DPSquared – thanks for the explanation, and no need to apologize: this is a “safe space” for nitpicking. I guess my complaint, then, is that while there are very obvious similarities between the two songs, I don’t think that any of them are enough to make the songs “substantially similar.”
Maybe you can explain something more, though. If copyright doesn’t give “thingness” (great word choice!) to individual melodies, etc, why is it a violation of copyright to sample even a single note without permission? I’m not trying to argue with you, I’m just honestly curious.
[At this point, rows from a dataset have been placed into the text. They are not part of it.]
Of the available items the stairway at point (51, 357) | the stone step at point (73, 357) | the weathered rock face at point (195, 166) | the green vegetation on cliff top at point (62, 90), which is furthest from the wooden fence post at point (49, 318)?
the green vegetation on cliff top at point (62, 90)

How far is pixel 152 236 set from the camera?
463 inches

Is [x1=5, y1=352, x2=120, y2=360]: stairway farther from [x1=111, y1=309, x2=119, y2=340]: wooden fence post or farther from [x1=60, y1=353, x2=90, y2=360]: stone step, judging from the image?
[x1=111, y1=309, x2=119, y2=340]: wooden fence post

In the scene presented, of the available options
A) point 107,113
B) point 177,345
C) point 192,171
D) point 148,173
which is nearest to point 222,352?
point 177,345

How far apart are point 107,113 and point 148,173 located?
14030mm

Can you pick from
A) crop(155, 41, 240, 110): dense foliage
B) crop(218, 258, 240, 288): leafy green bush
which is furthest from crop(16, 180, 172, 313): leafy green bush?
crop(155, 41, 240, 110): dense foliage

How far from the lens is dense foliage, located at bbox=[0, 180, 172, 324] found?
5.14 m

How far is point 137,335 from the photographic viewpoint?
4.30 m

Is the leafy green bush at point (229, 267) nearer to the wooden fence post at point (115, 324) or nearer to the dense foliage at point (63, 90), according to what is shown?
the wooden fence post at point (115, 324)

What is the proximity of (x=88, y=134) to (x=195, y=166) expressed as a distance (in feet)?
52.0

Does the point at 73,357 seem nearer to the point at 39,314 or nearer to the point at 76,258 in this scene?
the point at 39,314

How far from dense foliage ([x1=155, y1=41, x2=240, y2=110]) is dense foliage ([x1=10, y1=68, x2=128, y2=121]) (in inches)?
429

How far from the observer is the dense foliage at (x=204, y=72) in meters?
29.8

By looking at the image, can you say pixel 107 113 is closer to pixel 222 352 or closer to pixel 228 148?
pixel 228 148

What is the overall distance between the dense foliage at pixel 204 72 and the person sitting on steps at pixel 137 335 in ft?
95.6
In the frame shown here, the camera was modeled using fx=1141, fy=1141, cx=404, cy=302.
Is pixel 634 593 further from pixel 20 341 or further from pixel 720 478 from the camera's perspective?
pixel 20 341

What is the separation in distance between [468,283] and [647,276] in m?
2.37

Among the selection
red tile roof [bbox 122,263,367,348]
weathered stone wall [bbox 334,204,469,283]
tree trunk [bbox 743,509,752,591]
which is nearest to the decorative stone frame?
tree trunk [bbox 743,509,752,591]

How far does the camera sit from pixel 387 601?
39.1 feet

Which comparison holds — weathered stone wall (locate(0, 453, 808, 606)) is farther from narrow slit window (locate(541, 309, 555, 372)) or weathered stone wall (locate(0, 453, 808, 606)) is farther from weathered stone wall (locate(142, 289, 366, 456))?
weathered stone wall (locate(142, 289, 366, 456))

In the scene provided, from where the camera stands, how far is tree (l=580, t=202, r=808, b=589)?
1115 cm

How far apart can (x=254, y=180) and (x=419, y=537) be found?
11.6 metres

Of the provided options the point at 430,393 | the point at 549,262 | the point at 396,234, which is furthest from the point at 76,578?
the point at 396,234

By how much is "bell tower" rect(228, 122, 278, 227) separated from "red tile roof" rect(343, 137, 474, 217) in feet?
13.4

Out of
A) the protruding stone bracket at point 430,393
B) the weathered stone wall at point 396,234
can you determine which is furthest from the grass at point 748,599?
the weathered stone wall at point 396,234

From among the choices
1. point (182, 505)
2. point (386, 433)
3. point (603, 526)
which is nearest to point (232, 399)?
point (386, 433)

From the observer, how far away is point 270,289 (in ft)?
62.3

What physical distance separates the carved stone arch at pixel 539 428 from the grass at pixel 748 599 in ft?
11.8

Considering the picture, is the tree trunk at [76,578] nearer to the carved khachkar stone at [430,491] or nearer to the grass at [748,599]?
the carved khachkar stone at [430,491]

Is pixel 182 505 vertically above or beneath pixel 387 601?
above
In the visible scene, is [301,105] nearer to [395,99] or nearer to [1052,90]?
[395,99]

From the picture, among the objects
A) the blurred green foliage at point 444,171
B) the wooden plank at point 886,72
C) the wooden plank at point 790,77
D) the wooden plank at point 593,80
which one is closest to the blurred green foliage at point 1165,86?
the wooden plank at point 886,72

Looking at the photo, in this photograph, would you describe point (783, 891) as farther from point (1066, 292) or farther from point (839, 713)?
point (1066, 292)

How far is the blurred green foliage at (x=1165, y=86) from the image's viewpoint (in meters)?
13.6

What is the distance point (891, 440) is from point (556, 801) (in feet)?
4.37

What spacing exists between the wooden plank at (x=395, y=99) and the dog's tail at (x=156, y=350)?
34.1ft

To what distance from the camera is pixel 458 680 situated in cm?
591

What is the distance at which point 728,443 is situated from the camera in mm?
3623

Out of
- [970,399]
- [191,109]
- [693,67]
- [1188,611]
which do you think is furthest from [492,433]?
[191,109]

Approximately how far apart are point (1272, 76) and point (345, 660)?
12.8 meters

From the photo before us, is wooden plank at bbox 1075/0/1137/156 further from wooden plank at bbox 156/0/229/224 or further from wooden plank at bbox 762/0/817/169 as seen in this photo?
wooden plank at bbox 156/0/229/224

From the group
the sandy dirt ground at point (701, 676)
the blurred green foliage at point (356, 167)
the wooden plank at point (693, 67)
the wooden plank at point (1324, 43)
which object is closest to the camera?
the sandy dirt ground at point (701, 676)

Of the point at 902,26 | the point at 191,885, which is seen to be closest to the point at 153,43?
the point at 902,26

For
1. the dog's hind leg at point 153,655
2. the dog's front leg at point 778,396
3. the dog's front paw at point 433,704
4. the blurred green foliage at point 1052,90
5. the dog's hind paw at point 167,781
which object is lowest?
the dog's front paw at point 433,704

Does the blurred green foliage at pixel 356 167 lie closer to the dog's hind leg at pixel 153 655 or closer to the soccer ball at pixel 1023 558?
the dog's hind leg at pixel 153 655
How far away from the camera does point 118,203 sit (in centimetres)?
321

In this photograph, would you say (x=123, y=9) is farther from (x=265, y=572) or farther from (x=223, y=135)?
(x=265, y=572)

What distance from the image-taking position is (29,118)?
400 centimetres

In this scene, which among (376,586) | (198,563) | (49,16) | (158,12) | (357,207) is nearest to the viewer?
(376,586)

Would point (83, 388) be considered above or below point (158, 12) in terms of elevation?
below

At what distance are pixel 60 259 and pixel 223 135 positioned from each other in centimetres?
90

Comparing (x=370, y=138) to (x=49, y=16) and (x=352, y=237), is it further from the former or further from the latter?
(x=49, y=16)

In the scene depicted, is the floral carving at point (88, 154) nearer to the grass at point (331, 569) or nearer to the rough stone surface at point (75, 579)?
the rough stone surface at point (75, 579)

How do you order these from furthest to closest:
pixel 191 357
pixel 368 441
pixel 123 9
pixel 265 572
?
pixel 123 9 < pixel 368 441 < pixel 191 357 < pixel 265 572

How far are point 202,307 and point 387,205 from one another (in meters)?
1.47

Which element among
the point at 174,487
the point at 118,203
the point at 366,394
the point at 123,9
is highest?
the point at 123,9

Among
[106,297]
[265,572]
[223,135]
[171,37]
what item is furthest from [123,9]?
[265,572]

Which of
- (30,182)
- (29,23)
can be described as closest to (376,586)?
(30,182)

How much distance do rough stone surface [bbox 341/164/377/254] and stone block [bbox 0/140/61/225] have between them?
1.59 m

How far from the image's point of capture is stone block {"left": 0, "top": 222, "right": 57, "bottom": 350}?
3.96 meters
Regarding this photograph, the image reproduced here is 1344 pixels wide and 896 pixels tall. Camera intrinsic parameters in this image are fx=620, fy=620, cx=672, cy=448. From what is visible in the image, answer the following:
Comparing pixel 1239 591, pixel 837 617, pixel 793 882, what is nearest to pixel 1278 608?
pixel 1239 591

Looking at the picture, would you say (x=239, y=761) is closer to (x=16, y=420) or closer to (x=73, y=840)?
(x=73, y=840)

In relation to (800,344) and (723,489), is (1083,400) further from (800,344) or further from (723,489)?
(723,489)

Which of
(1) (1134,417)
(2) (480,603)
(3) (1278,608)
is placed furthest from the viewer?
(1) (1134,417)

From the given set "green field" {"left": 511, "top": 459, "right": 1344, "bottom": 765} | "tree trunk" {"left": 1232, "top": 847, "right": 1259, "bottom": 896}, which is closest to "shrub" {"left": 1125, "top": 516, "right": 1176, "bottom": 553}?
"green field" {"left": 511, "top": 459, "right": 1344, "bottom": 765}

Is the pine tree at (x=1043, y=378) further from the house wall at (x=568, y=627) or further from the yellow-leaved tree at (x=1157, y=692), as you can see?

You know what, I’m actually curious about another thing too, and here I am trying to argue with you. “There’s nothing abstract about it at this level: there needs to be a physical thing to have a copyright… In the case of a musical recording, you have two separate works: the recording itself, and the music as expressed in the recording.” In what sense is the music expressed in the recording not an abstraction? If you take the complete works of Metallica and arrange them for string quartet, you are keeping the pitch relationships and rhythms but discarding everything else, and it’s illegal if you don’t have permission (and a bad idea in any case). If, on the other hand, you discard the pitch and rhythm (and lyrics) but keep everything else (certain instruments mixed a certain way, a certain vocal technique, etc.) you’re entirely within your rights. Certain aspects of music are therefore privileged, and I would argue that they are privileged precisely *because* they are abstractions (or more accurately because they can be abstracted). We have a symbolic vocabulary for writing down pitches and rhythms; no such language exists for vocal technique and instrumental balance; therefore, pitches and rhythms are coyrightable and the other aspects are not.
Wade – I think actually it went the other way around… the Ghostbusters producers tried to hire Lewis, but he was busy working on BTTF, so they hired Parker instead. This may have contributed to Lewis’ decision to sue… it certainly sounds plausible that the producers would have told Parker “Look, we wanted to hire Huey Lewis, so write us something that’s as close to that as possible.”
And then Queen kinda-sorta ripped off the Ghostbusters theme for Invisible Man.
The video is great, by the way, especially the Infinite Brian Mays at about 2:30 in.
That’s DOCTOR Infinite Brian Mays to you, pal!
I actually had no idea there was a lawsuit. I always assumed Parker’s song was a legitimate sample, done with permission, given how extremely close they sound (imo).
I’d like to know how Parker comes back to life in the video. He obviously starts out as a ghost because we see him floating through things, but later he has a physical body around which the woman wraps herself (and boy, a feminist critique of the video would be *so* rich).
@DPSquared: Since music is a form of intellectual property, wouldn’t this mean at least some aspect(s) of it must be intangible, abstract, etc.? A non-thing is still a thing in that it’s an idea, thus a noun, ergo something a person can own. I agree there are two parts to music ownership, the first being the notes on the page, and the second being the execution/what is recorded/heard/etc. But since the latter is something we cannot actually touch or move around in itself, it’s an abstract concept the author of the notes spawning the sound can still have rights to.
@Tom: And then there was Vanilla Ice.
What a great music video. I never knew that the Ghostbusters and Ray Parker Jr. walking down the street together in this video was the source of the same walk on the Real Ghostbusters cartoon show. I hope that they make another movie, but soon!